La tenía abrazada por la cintura, tan cerca de mí, moría por besarla. Se separó de mí empujándome fuerte. Se cruzó de brazos recostándose de la cocina.
—Te voy a extrañar.
—Yo también te voy a extrañar.
Me acerqué y coloqué mi dedo sobre su nariz, la miré de un modo tan intenso a los ojos que se incorporó y soltó sus brazos, su mirada era apagada, sus gestos débiles como de quien se siente enfermo incapaz de ser más energico. Le dediqué una sonrisa ladina y ella suspiró echándose de nuevo en mis brazos. Recuerdo el olor del chocolate que había calentado en el microondas, su cuerpo delgado contra el mío, su cabello negro, su olor. Cerré los ojos imaginando que era mía, que me quería como yo la quería y que sufría porque yo me iba.
—Más te vale que me escribas siempre —susurró cerca de mi oído con tono débil.
Besé con intensidad su mejilla y cerré mis ojos negándome a entregar mi corazón al dolor que estaba experimentando, ella me estaba dejando ir. ¿A caso no debía aceptarlo yo también? Era irme a hacer mi vida y cumplir mis sueños o quedarme a esperar un milagro.
—Te fastidiaré mucho. Lo prometo —solté con tono apagado.
—¿Cuándo te vas?
—En una semana o máximo dos.
—¿Tan rápido? ¿Te necesitan tan pronto?
—No, ellos me esperan en un mes, pero quiero ponerme al día con el idioma y asegurarme de que no olvidé nada, ver donde me quedaré, conocer la ciudad.
—Me gusta que lo planifiques, así saldrá todo mejor.
Sonaba afligida, abatida.
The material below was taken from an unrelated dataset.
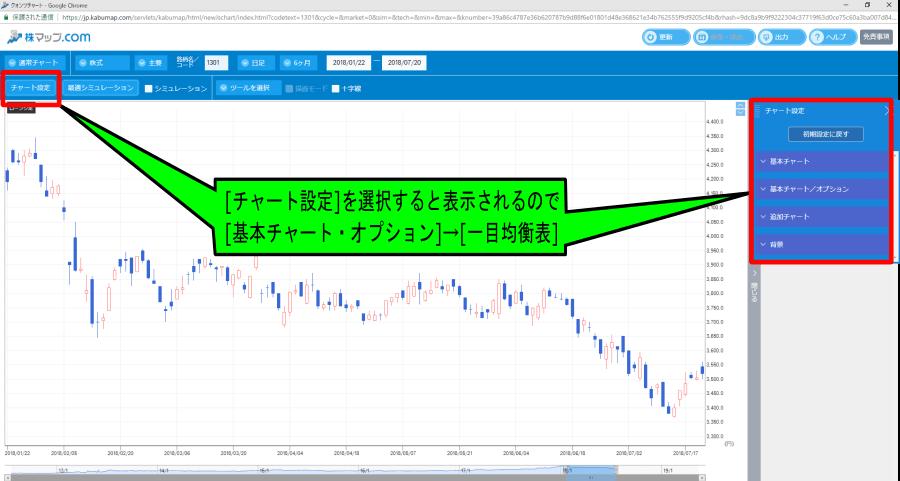 株map.comの極洋[1301]のクオンツチャート画面で一目均衡表を表示させる手順の解説画像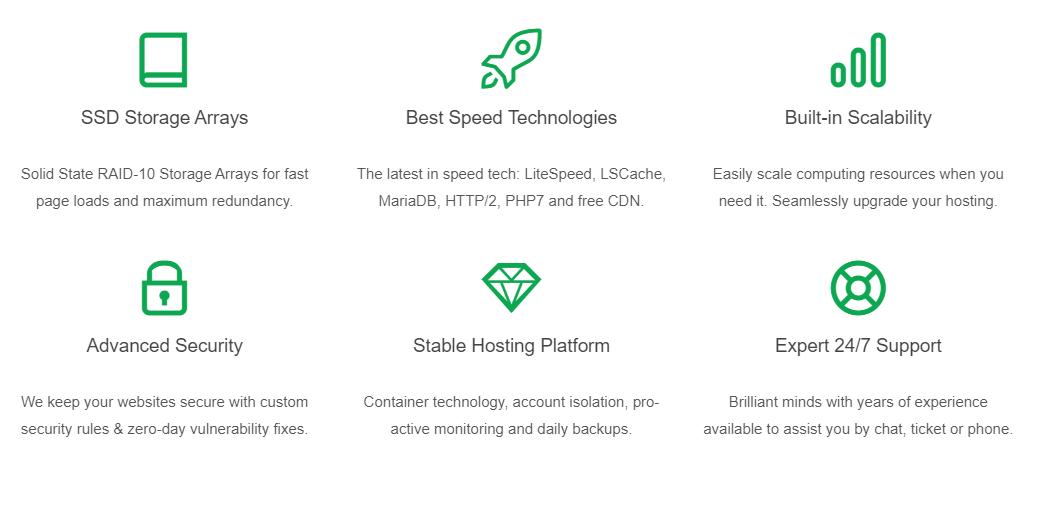 GreenGeeks - Features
Sabía que me extrañaría de verdad. La tomé por la mano y la saqué del apartamento. Se dejó guiar sin preguntar nada.
—Los chicos quieren hacer una fiesta de despedida.
—¿Desde ya? —preguntó ocultando su diversión.
—Será todos los días hasta que me vaya.
Negó arreglándose el pelo con una mano. Miró mi camiseta negra y jugueteó con los bordes. Yo llevaba jeans de color gris y ella también, y los dos con camisetas negras. Solíamos vestirnos combinados sin ponernos de acuerdo, eso siempre nos divertía.
—Está es nuestra versión de sincronizar los ciclos menstruales, como tú no menstruas, al menos nos vestimos iguales sin planearlo —dijo con la expresión ida acariciando los bordes de la manga de mi camiseta.
Besé su frente.
—Hablaremos siempre, ya verás —le prometí conteniendo la voz quebrada, y el llanto atravesado en la garganta.
Durante el camino puse música alegre a todo camino y cantamos y reímos distraídos. De vez en cuando preguntaba que pensaba mi padre, o sí creía que los chicos vivirían sin mí. De vez en cuando le respondía con monosílabos y oraciones caprichosas y vagas, no quería pensar demasiado porque me pondría a llorar.
Al llegar al bar donde nos reuniríamos, su tristeza se fue y la mía también, había música y gente bailando desinhibida por todo el lugar. Vimos a los chicos, al notarnos hicieron señas con la mano, algunos mostraban pesar en sus expresiones, otros reían descontrolados. Estaban en el área VIP, sobre uno sofás de cuero rojo con una pared negra al fondo.